打开text2wngram.c文件，导入以下头文件（merge_tempfiles函数所在头文件）

#include "ac_lmfunc_impl.h"

重新make成功，再接着执行

$ sudo make install

make install 后，可以在/usr/local/bin下看到以下文件：

binlm2arpa
evallm
idngram2lm
idngram2stats
mergeidngram
ngram2mgram
text2idngram
text2wfreq
text2wngram
wfreq2vocab
wngram2idngram

文本准备

First of all you need to prepare a large collection of clean texts. Expand abbreviations, convert numbers to words, clean non-word items. For example to clean Wikipedia XML dumps you can use special Python scripts like Wikiextractor. To clean HTML pages you can try BoilerPipe. It’s a nice package specifically created to extract text from HTML.

--- --- ---

» 书面练习 1
根据文档，执行 make install 之后，可以在哪个目录下看到 text2wngram 等文件？
» 书面练习 2
文档中为什么要在 text2wngram.c 里导入 ac_lmfunc_impl.h？请用一到三句话说明。
接下来的各行出自另一个来源。

» 可用数据
--- --- ---

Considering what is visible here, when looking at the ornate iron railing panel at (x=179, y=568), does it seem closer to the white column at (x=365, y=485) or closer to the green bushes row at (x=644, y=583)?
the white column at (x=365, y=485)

--- --- ---

» 最终结果 1
/usr/local/bin

» 最终结果 2
merge_tempfiles 函数就在 ac_lmfunc_impl.h 这个头文件中，所以要在 text2wngram.c 里导入它。导入之后，重新 make 就成功了。